B) Diabetes management: Effective management of diabetes is crucial for preventing PAD. High blood sugar levels can damage blood vessels over time, increasing the risk of PAD. Managing blood glucose levels helps reduce this risk.
C) Smoking cessation: Smoking is a major risk factor for PAD. It contributes to the narrowing and hardening of arteries. Quitting smoking is essential for preventing PAD and improving overall vascular health.
D) Hyperlipidemia control: Managing high cholesterol levels is important in preventing PAD. Elevated lipid levels contribute to the buildup of plaques in arteries, which can lead to PAD. Controlling hyperlipidemia through diet, exercise, and medication can reduce this risk.
A nurse is performing a cardiac assessment. Identify where the nurse should place the stethoscope to auscultate the client's apical pulse. (You will find hot spots to select in the artwork below. Select only the hot spot that corresponds to your answer.)
Explanation
To auscultate the apical pulse, the nurse should place the stethoscope at the fifth intercostal space, midclavicular line on the left side of the chest.
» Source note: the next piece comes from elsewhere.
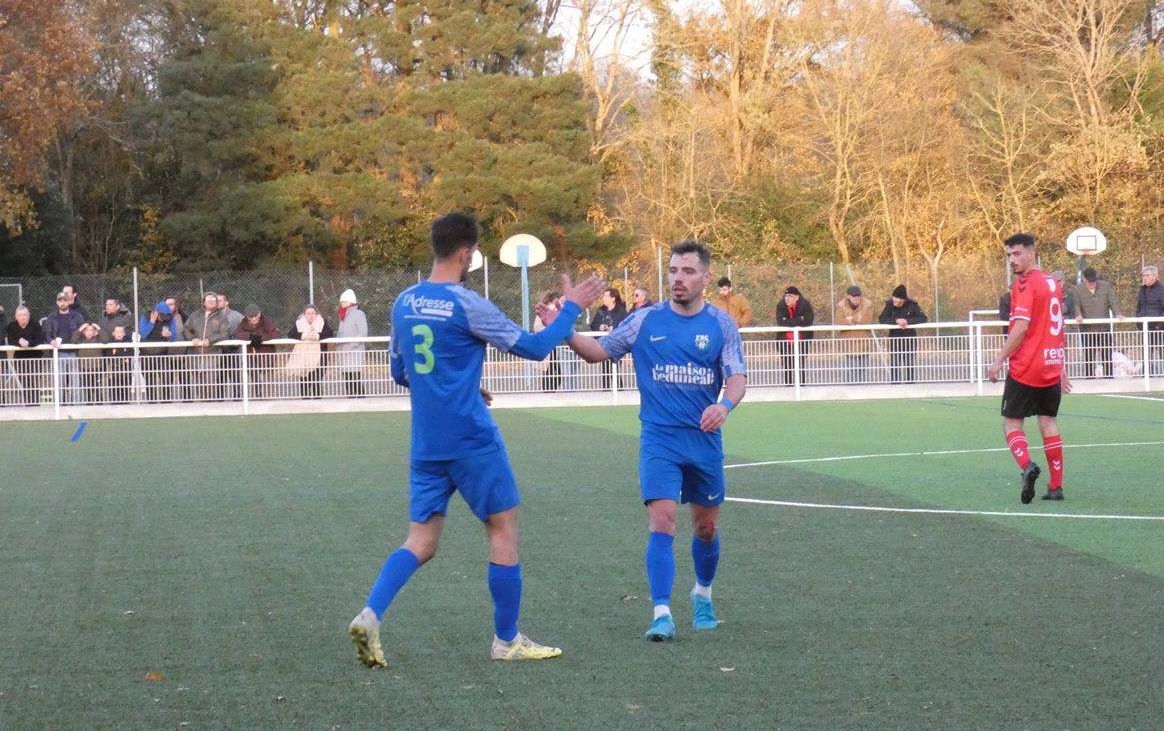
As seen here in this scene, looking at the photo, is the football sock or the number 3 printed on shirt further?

This location is where the apex of the heart is closest to the chest wall, making it the best spot for assessing the apical pulse.
A nurse is performing a pressure injury risk assessment for a client. Which of the following findings increases the client's risk of a pressure injury?
Explanation
A. BMI of 20: While a BMI of 20 is on the lower end of the normal range, it does not necessarily indicate a high risk for pressure injuries. Extreme low BMI may pose a risk, but a BMI of 20 alone is not a definitive factor in increasing pressure injury risk compared to the other listed conditions.
B. Peripheral neuropathy: Peripheral neuropathy impairs sensation in the skin, which reduces the client’s ability to feel pressure, pain, or discomfort. This diminished sensory perception increases the risk of developing pressure injuries as the client might not be aware of or respond to pressure-related issues.
C. Immobility: Immobility, or limited mobility, significantly raises the risk of pressure injuries because it prevents the client from frequently changing positions. Prolonged pressure on specific body areas can impede blood flow and lead to skin breakdown.
D. Hypoperfusion: Hypoperfusion indicates reduced blood flow to tissues, which can contribute to tissue ischemia and increase the risk of pressure injuries. Inadequate blood flow prevents adequate oxygen and nutrient delivery to the skin, making it more susceptible to damage.
A patient is diagnosed with a Pneumothorax on the right lung. During the assessment, when percussing this area the nurse expects to find the percussion note as:
Explanation
A. Flatness: This percussion note is typically associated with areas of high density, such as over muscle or a solid organ like the liver. In a pneumothorax, the lung tissue is not solidified, so flatness is not expected.
B. Dullness: Dullness is generally noted over fluid-filled areas or solid structures, such as a pleural effusion or a mass. In the case of a pneumothorax, where there is air in the pleural space, dullness would not be the expected finding.
C. Resonance: Resonance is the normal percussion note over healthy lung tissue. It indicates normal air-filled lung spaces. In a pneumothorax, the increased air in the pleural space causes an abnormal note.
D. Hyperresonance: This percussion note is associated with increased air in the pleural space, as seen in conditions like a pneumothorax. The extra air causes a more resonant, hollow sound when percussed, distinguishing it from normal lung resonance.